To one part of the brain, a bathroom equals toilet plus tub.
In mental terms, certain scenes are sums of their objects, researchers report online September 4 in Nature Neuroscience. The results help explain how people quickly and accurately recognize complicated scenes such as playgrounds, kitchens and traffic intersections.
Much of what scientists know about vision comes from studies of how people see simple objects in isolation, such as a line floating on a white screen, says cognitive neuroscientist Dirk Bernhardt-Walther of Ohio State University. The new work, in contrast, deals with messy, real-world scenes. “It’s an awesome study,” he says.
A number of different brain areas are involved in telling us where we are, each relying on different types of information. In cases where the general outlines of a place offer little information, it appears, the brain homes in on specific objects within that space.
“A bathroom and a kitchen may have similar three-dimensional shapes of the interior, but the objects will tell you a big difference,” says study coauthor Sean MacEvoy of Boston College.
MacEvoy and Russell Epstein of the University of Pennsylvania measured the brain activity of 28 people viewing one of four scenes: a bathroom, kitchen, street intersection or playground. Participants then saw isolated objects associated with each scene, allowing the researchers to record the neural signature of each object. MacEvoy and Epstein focused on a particular part of the brain called the lateral occipital cortex, or LOC, which had responded to objects in previous studies.

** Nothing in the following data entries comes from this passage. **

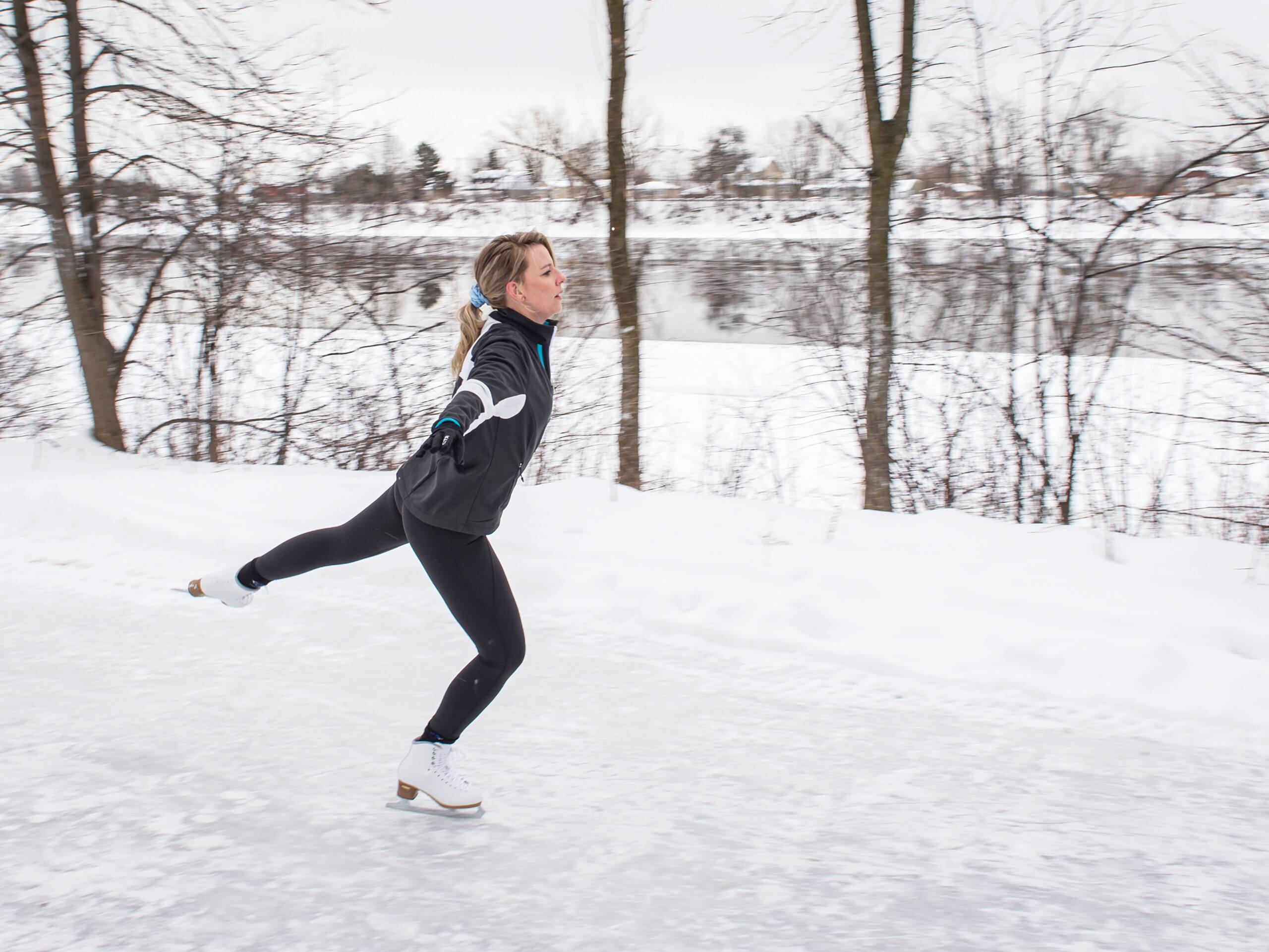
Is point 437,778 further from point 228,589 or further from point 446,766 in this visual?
point 228,589

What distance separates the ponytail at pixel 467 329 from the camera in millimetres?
2701

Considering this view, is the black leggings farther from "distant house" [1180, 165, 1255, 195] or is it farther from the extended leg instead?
"distant house" [1180, 165, 1255, 195]

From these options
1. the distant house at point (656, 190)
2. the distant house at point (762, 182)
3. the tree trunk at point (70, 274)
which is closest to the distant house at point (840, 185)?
the distant house at point (762, 182)

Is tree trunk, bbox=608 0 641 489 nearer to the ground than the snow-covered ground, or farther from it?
farther from it

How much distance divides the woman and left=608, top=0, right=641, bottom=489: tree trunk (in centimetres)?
400

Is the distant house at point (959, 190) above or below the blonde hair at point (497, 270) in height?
above

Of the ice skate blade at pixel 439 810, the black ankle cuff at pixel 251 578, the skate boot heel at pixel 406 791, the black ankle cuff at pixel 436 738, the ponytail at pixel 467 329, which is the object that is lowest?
the ice skate blade at pixel 439 810

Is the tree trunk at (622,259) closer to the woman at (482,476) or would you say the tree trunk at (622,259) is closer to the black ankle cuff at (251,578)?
the black ankle cuff at (251,578)

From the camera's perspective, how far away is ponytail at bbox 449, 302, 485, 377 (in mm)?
2701

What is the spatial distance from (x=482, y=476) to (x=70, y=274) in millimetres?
6206

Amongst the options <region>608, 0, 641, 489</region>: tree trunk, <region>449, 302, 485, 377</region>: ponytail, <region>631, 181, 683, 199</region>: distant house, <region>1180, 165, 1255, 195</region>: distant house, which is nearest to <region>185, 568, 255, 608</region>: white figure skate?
<region>449, 302, 485, 377</region>: ponytail

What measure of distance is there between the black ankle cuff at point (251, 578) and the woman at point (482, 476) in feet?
2.13

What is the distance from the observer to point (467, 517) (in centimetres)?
254

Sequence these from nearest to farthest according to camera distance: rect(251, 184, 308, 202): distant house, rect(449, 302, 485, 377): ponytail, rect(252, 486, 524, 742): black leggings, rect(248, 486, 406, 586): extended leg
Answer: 1. rect(252, 486, 524, 742): black leggings
2. rect(449, 302, 485, 377): ponytail
3. rect(248, 486, 406, 586): extended leg
4. rect(251, 184, 308, 202): distant house
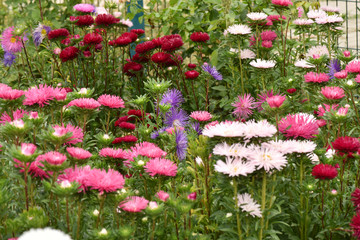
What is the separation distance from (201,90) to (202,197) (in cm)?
198

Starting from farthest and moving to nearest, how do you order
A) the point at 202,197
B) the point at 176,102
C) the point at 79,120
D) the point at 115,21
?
the point at 115,21, the point at 176,102, the point at 79,120, the point at 202,197

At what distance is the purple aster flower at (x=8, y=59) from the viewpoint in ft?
13.7

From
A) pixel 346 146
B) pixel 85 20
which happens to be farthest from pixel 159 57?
pixel 346 146

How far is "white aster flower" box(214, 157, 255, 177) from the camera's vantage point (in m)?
1.70

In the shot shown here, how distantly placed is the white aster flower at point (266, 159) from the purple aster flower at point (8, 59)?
9.83ft

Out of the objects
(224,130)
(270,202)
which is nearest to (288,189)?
(270,202)

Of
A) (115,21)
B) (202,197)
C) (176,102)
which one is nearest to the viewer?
(202,197)

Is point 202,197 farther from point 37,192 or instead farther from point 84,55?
point 84,55

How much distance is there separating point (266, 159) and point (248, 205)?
0.20 metres

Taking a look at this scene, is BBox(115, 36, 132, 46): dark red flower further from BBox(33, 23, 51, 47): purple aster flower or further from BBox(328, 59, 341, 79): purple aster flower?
BBox(328, 59, 341, 79): purple aster flower

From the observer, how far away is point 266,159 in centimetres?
173

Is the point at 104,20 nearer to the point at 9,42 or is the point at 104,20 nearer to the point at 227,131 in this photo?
the point at 9,42

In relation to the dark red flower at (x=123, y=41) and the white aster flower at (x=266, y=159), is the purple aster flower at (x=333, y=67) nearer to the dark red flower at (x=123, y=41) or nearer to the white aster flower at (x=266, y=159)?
the dark red flower at (x=123, y=41)

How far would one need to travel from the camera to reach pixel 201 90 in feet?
13.3
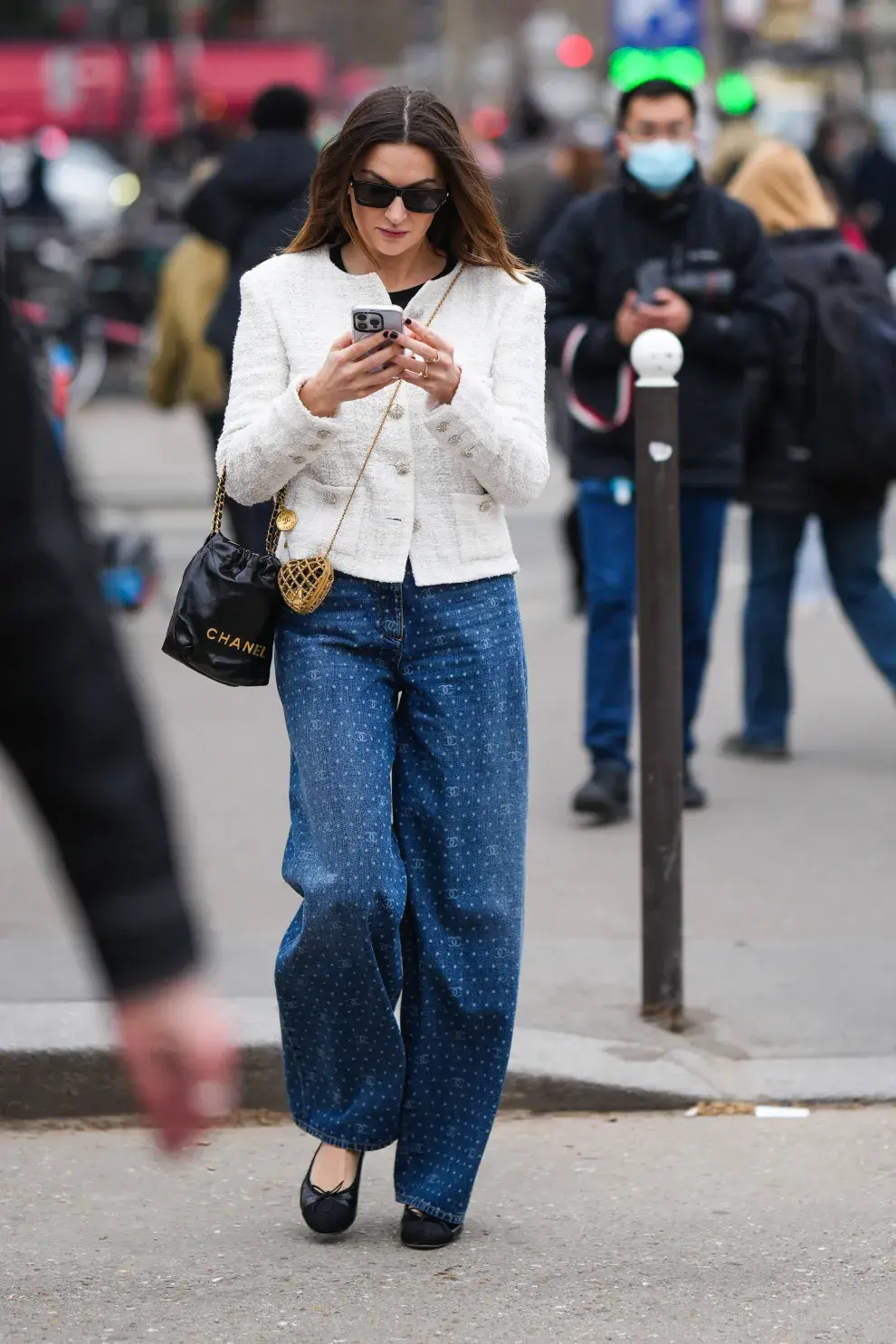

When combined, the signatures of single objects closely matched the brain responses to entire scenes, the researchers found. For instance, the average LOC response to a stove and a fridge matched the response to an entire kitchen. To the LOC, these scenes are a simple combination of parts.
“I think it’s neat that a sum of the information from the objects is what makes up the scene, as far as the LOC is concerned,” Bernhardt-Walther says. “There is no additional magical ingredient. There’s no scene glue somewhere.”
But for scenes that don’t contain lots of telling objects, such as a desert or an empty stadium, the LOC may not be such a help. For more barren landscapes, the brain may rely on a region called the parahippocampal place area, or PPA, which is thought to help people take in whole scenes in a more holistic way, MacEvoy says.
Scientists don’t yet understand how these two systems work together to assess different kinds of scenes. Studying what happens in the brain when a person views a contradictory image might help illuminate how the brain interprets scenes, says cognitive neuroscientist Marius Peelen of the University of Trento in Rovereto, Italy. “If you put a sofa in the desert, you create a huge conflict of what you’re looking at,” he says, “whether it’s a desert or a living room.”